WHAT IS ASKED:
Word for word, repeat the lines of the records from the one containing "Is (x=469, y=445)" through the last line, both included.

Entries on spatial positioning:
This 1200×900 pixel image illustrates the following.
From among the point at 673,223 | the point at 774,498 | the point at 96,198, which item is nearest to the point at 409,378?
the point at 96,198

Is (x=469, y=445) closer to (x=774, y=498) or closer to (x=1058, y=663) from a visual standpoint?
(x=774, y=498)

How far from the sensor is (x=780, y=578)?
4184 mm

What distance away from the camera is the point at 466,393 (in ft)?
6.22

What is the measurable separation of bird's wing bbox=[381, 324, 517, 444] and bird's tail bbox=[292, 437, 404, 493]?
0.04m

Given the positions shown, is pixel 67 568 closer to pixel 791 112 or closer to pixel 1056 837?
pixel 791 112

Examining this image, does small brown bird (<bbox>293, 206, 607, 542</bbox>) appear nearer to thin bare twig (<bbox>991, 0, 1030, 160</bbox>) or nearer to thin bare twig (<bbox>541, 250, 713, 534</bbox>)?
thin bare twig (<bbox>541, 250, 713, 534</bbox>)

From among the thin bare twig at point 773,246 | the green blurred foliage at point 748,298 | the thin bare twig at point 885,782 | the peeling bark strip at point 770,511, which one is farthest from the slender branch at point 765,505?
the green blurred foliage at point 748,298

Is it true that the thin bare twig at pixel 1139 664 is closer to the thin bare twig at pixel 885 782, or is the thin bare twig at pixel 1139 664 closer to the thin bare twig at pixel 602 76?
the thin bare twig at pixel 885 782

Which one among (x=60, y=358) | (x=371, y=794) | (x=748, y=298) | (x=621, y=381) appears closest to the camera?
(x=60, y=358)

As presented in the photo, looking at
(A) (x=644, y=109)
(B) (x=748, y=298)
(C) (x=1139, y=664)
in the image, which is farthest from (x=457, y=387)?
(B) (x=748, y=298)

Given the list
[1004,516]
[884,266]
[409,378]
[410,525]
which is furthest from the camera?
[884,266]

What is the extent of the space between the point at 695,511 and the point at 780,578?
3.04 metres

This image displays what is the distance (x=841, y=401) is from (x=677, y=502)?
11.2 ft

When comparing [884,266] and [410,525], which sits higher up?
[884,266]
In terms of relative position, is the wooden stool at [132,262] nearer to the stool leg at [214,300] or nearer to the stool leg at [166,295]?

SOLUTION TO THE PROBLEM:
Is (x=469, y=445) closer to (x=774, y=498) or closer to (x=1058, y=663) from a visual standpoint?
(x=774, y=498)

How far from the sensor is (x=780, y=578)?
4184 mm

What distance away from the camera is the point at 466,393 (in ft)?
6.22

What is the measurable separation of bird's wing bbox=[381, 324, 517, 444] and bird's tail bbox=[292, 437, 404, 493]?
0.04m

Given the positions shown, is pixel 67 568 closer to pixel 791 112 or closer to pixel 1056 837?
pixel 791 112

Examining this image, does small brown bird (<bbox>293, 206, 607, 542</bbox>) appear nearer to thin bare twig (<bbox>991, 0, 1030, 160</bbox>) or nearer to thin bare twig (<bbox>541, 250, 713, 534</bbox>)?
thin bare twig (<bbox>541, 250, 713, 534</bbox>)

From among the thin bare twig at point 773,246 | the green blurred foliage at point 748,298 | the thin bare twig at point 885,782 | the peeling bark strip at point 770,511, which one is farthest from the slender branch at point 765,505?
the green blurred foliage at point 748,298

Is it true that the thin bare twig at pixel 1139 664 is closer to the thin bare twig at pixel 885 782, or is the thin bare twig at pixel 1139 664 closer to the thin bare twig at pixel 602 76?
the thin bare twig at pixel 885 782

Which one among (x=60, y=358) | (x=371, y=794) | (x=748, y=298) | (x=621, y=381) appears closest to the camera?
(x=60, y=358)

As presented in the photo, looking at
(A) (x=644, y=109)
(B) (x=748, y=298)
(C) (x=1139, y=664)
in the image, which is farthest from (x=457, y=387)?
(B) (x=748, y=298)

Given the list
[1004,516]
[884,266]
[409,378]
[410,525]
which is furthest from the camera?
[884,266]

What is the extent of the space between the point at 695,511 and the point at 780,578?
3.04 metres

This image displays what is the distance (x=841, y=401) is from (x=677, y=502)?
11.2 ft

When comparing [884,266] and [410,525], which sits higher up?
[884,266]
In terms of relative position, is the wooden stool at [132,262] nearer to the stool leg at [214,300] or nearer to the stool leg at [166,295]?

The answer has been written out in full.